I find it incredible that you would generalize and stereotype in this way, considering that your usual writing is so focused and insightful.
For every member of the generation you bash so relentlessly in this piece, I can introduce you to someone who has tried to battle the forces which you rail against. Not all of them are rich and powerful. Some of them just do the work they can do in whatever tiny neighborhood or classroom or place on the planet they occupy, with whatever resources they can scrounge.
To condemn all for the evil of a few makes no sense. It’s beneath you.
I share your frustrations. I share your anger.
This kind of stuff doesn’t help us at all.
September 5th, 2008 at 10:53 am
Why is it lower? Because dozens of people take issue with the idea that writing a vitriolic screed about how horrible “Baby Boomers” are is as logical about writing a vitriolic screed about how horrible Virgos are?
No, because people aren’t taking into account that it was Bill Wolfrum, who excels in subtlety and satire, that wrote it.
It seems to me that logic would trump knee-jerk reaction. I’m obviously wrong, or Sara in Chicago wouldn’t have to keep repeating “Again, reading is kinda important.” (yes, I know that her statement refers only to her comments, but it’s just as valid in the larger context.
And, for the record, the date of my birth falls within the parameters of the Baby Boom, for whatever the hell that’s worth.
September 5th, 2008 at 10:55 am
Okay, I’m back. I just don’t get why so many young bloggers (I’ve seen similar essays several times) think it’s so cool, so 21st Century, to blame the Boomers for the evils of the world.
Please, I beg you, find me any generation in the history of the world where the majority of its members have been selfless and kind and decent, and only a tiny minority have been greedy and short-sighted and xenophobic.
I’ll wait.
September 5th, 2008 at 10:59 am
I’d have made two editorial changes to your post, were it my place.
As for the last line, I totally agree. But like I said, I wrote it and hit “publish” so I think it would be cowardly on my part to change it now.
As for “Baby Boomers,” I don’t always put all my cards on the table in regards to a piece like this, and often leave things for the individual reader to decide. I wrote a post once called “We the People are murderers” in which I put the onus on Americans for allowing the U.S. to become a dangerous aggressor. Aside from a few right wingers that wanted to string me up, the intended audience seemed to understand my point.
That is not an excuse or an attempt to argue away the offense many have taken. I understand completely. And if people are offended, they are offended and I try to soak in the reasons why and use them to help my evolution as a writer and person rather than narcissisticly and ineffectively try to argue away someone’s personal feelings.
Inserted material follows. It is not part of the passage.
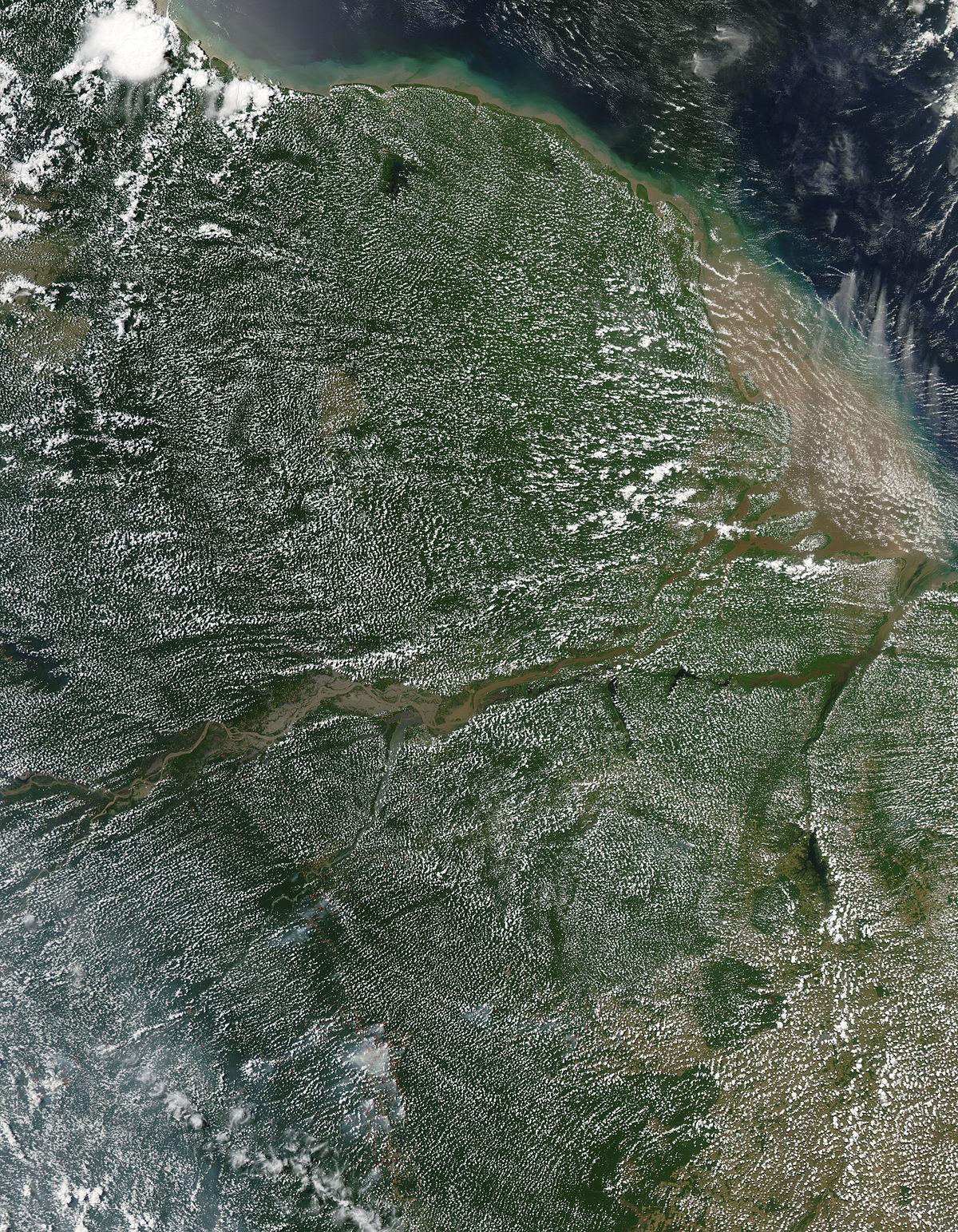 Transpiración vegetal - Wikipedia, la enciclopedia libre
September 5th, 2008 at 11:03 am
Methinks thou dost protest too much. I guess all of the boomers who fought for civil rights, who fought against the War in Vietnam can be airbrushed away.
The entire 60-70s have been co-opted by a reactionary movement. For the last commenter to say it wasn’t boomer but college students is simply sophstry–those very college students were the baby boomers.
The reforms of the Watergate era have been washed away with the willing acquiescence of non-boomers precisely because the straw man — dirty f—ing hippie–has been concocted by all of the conservative boomers as the root of all that is wrong with this country.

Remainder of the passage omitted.